[Questions about scene geometry]
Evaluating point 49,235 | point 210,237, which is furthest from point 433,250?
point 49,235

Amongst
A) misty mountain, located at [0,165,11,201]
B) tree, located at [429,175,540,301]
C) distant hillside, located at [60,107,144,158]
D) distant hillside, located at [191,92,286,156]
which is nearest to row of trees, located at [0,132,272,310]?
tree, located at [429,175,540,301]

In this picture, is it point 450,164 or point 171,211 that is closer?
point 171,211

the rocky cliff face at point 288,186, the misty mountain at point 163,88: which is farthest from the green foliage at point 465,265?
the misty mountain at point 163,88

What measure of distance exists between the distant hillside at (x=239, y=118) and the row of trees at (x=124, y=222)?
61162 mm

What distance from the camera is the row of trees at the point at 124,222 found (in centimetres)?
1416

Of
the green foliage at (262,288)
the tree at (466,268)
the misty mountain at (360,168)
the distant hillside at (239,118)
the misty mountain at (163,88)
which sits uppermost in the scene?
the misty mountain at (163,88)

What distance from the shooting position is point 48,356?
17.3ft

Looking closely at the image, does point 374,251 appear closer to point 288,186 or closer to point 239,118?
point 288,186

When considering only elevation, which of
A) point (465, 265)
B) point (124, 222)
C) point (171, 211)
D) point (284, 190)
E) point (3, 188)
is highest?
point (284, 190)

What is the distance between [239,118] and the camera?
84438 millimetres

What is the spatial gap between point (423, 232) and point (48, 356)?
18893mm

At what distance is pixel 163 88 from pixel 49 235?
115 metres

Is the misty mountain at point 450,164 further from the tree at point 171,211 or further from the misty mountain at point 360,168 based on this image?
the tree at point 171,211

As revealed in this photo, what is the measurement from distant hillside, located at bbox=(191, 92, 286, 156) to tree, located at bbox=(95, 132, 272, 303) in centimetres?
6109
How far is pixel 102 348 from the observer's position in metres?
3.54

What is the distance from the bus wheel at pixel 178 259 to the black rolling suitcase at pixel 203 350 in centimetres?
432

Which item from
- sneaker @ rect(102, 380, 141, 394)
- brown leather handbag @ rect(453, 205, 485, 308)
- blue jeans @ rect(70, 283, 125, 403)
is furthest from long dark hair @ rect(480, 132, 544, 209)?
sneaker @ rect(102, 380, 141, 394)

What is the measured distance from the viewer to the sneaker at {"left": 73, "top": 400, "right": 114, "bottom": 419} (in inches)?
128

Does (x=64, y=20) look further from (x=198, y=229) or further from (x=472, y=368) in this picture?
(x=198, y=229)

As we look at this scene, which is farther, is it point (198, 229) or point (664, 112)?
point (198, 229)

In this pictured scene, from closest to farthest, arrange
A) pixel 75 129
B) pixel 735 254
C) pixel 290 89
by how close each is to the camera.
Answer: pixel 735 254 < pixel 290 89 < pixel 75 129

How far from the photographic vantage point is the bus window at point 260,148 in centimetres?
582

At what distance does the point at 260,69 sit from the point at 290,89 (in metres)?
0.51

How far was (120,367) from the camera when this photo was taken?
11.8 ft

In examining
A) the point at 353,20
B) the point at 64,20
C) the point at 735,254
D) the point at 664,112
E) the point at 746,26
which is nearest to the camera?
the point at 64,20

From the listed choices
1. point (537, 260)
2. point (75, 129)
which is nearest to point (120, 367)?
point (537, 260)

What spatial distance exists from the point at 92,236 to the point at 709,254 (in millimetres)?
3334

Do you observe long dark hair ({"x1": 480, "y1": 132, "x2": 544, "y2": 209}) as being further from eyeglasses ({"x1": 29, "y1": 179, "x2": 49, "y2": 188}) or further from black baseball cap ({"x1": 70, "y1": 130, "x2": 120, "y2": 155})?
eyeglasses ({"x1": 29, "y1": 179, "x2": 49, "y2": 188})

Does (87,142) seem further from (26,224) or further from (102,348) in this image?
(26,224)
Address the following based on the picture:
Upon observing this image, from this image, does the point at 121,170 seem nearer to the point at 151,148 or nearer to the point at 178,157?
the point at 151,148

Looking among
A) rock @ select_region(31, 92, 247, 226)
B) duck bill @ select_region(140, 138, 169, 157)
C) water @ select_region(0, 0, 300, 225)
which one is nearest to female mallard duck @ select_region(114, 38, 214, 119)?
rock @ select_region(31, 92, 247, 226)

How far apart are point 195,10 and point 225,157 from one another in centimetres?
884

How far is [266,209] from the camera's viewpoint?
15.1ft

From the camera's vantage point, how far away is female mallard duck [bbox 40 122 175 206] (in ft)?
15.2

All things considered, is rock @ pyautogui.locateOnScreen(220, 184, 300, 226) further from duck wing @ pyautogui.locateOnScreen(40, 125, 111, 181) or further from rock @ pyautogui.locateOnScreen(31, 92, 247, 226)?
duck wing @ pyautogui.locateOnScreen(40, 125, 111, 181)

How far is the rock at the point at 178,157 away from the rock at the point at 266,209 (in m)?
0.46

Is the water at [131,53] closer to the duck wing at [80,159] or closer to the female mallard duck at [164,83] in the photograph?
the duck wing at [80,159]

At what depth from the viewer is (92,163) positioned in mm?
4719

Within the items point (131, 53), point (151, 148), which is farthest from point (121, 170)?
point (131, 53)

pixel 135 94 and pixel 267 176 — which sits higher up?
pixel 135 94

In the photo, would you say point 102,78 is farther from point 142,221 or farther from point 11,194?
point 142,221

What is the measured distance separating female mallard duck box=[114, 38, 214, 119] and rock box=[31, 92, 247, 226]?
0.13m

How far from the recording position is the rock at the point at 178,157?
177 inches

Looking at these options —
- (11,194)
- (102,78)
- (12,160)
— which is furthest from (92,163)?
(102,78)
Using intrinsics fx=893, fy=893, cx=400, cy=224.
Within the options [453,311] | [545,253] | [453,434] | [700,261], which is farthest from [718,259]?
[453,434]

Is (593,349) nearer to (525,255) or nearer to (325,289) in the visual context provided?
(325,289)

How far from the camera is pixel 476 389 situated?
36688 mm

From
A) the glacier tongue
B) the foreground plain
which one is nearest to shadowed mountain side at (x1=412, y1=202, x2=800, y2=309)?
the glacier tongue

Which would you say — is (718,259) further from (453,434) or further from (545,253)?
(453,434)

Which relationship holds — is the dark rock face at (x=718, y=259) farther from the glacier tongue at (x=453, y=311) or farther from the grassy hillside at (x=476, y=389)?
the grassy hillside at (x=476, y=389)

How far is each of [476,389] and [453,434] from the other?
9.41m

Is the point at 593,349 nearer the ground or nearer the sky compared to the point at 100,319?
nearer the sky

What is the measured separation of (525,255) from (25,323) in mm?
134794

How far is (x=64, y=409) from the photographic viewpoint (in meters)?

# [WRITTEN INSTRUCTION]
Extract, unchanged, the closing run of lines that opens with the line containing "All things considered, is" and ends with the last line.

# [RESULT OF THE TASK]
All things considered, is rock @ pyautogui.locateOnScreen(220, 184, 300, 226) further from duck wing @ pyautogui.locateOnScreen(40, 125, 111, 181) or further from rock @ pyautogui.locateOnScreen(31, 92, 247, 226)?
duck wing @ pyautogui.locateOnScreen(40, 125, 111, 181)

How far is the rock at the point at 178,157 away from the rock at the point at 266,209 (in m)?
0.46

Is the water at [131,53] closer to the duck wing at [80,159] or closer to the female mallard duck at [164,83] in the photograph?
the duck wing at [80,159]

At what depth from the viewer is (92,163) positioned in mm?
4719

Within the items point (131, 53), point (151, 148), which is farthest from point (121, 170)?
point (131, 53)

pixel 135 94 and pixel 267 176 — which sits higher up?
pixel 135 94

In the photo, would you say point 102,78 is farther from point 142,221 or farther from point 11,194?
point 142,221

What is the measured distance separating female mallard duck box=[114, 38, 214, 119] and rock box=[31, 92, 247, 226]?
0.13m

How far from the recording position is the rock at the point at 178,157?
177 inches

Looking at these options —
- (11,194)
- (102,78)
- (12,160)
— which is furthest from (92,163)?
(102,78)
Using intrinsics fx=893, fy=893, cx=400, cy=224.
Within the options [453,311] | [545,253] | [453,434] | [700,261], which is farthest from [718,259]?
[453,434]

Is (593,349) nearer to (525,255) or nearer to (325,289) in the visual context provided?
(325,289)

How far from the camera is pixel 476 389 situated?
36688 mm

From
A) the glacier tongue
B) the foreground plain
which one is nearest to shadowed mountain side at (x1=412, y1=202, x2=800, y2=309)?
the glacier tongue

Which would you say — is (718,259) further from (453,434) or further from (545,253)?
(453,434)

Which relationship holds — is the dark rock face at (x=718, y=259) farther from the glacier tongue at (x=453, y=311) or farther from the grassy hillside at (x=476, y=389)?
the grassy hillside at (x=476, y=389)

How far is each of [476,389] and [453,434] from the other?
9.41m

Is the point at 593,349 nearer the ground or nearer the sky compared to the point at 100,319?
nearer the sky

What is the measured separation of (525,255) from (25,323) in mm?
134794

How far is (x=64, y=409) from the photographic viewpoint (in meters)?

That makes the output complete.